■ PROBLEMAS Y TAREAS ■
• a. Cambia "edificios" por "rascacielos" en el texto sobre el cortometraje Suquía y copia todo lo que va desde "El corto es" hasta "torres de piedra.".
• b. Prolonga, por favor, el texto sobre el cortometraje Suquía desde donde termina.
------ TEXTO PROPORCIONADO ------
Vengo de una ciudad con río. Me crie a la vera del Ctalamochita, en sus costas de sauces y barrancos, en sus bancos de arena intermitentes, comiendo moras tibias. Cuando me vine a vivir a la capital, la relación que muchas personas tenían con el río, o mejor dicho su inexistencia, me generaba una sensación difícil de describir, hasta que vi el cortometraje Suquía, del cineasta cordobés Ezequiel Salinas.
“Para ellos, solo soy un río sin importancia. Simple y ordinario”, son las primeras frases que salen de la boca amarga del río. Salinas lo hace hablar con una voz misteriosa, que avanza lento, susurrando sus verdades. Las imágenes son en blanco y negro, y nos muestran, principalmente, lo que se refleja en este cauce de agua: lo que ocurre en sus márgenes, voces distantes de niños jugando, el paisaje sonoro de su flora y su fauna, el sonido envolvente del agua que contrasta con el trajín de la circulación por sus costas.
El corto es de 2019 y dura poco más de 13 minutos. Tiempo suficiente para dar cuenta de una construcción: lo que pasa o no pasa entre este río y la gente. Hay imágenes de un pasado distante que lo muestran excediendo sus márgenes, inundándolo todo, autos flotando, casas llenas de agua, escenas que se intercalan con un ahora más próximo: los esqueletos de los edificios que se levantan como torres de piedra.
------ LOS DATOS ------
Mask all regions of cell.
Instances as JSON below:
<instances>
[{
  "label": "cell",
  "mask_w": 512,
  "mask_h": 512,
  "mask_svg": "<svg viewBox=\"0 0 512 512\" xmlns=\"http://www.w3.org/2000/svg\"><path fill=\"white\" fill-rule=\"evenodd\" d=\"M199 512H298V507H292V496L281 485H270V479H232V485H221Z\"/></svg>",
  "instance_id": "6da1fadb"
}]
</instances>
------
■ RESPUESTAS EN ORDEN ■
• a.
El corto es de 2019 y dura poco más de 13 minutos. Tiempo suficiente para dar cuenta de una construcción: lo que pasa o no pasa entre este río y la gente. Hay imágenes de un pasado distante que lo muestran excediendo sus márgenes, inundándolo todo, autos flotando, casas llenas de agua, escenas que se intercalan con un ahora más próximo: los esqueletos de los rascacielos que se levantan como torres de piedra.

• b.
Pero nada es definitivo en las imágenes que propone Suquía, no revelan una totalidad, allí se conserva su lado más enigmático. Las certezas del paisaje están en el sonido y en las palabras que pronuncia el río, como cuando enumera uno a uno los barrios y dice “mi memoria es un baldío lleno de basura y de nombres”.
Esto nos permite escuchar lo que tiene para decir el río y asumir, por un momento, su rol. Ahora nosotros somos el río y somos el agua que avanza pausada y misteriosamente. Nos hace recordar su potencia arrolladora y también que, sobre todo, al río hay que respetarlo.
He ido al Suquía para oírlo y observarlo. Me hace acordar a mi río: a sus caminos ocultos que recorría en bicicleta y que ahora no existen más. A las veces que entró a mi casa y lo tuve que sacar. A las arañas y las víboras que me traía. A las chozas que armé en los brazos de sus árboles. Ocupa mi memoria el río. La llena de hogar.
Hacia el final de Suquía, la voz provocadora y poética que construye Salinas dice: “Así yo voy avanzando. Un hilo de agua oscura. Pero yo no olvido. Conozco todas sus caras. Me sé todos sus gestos”.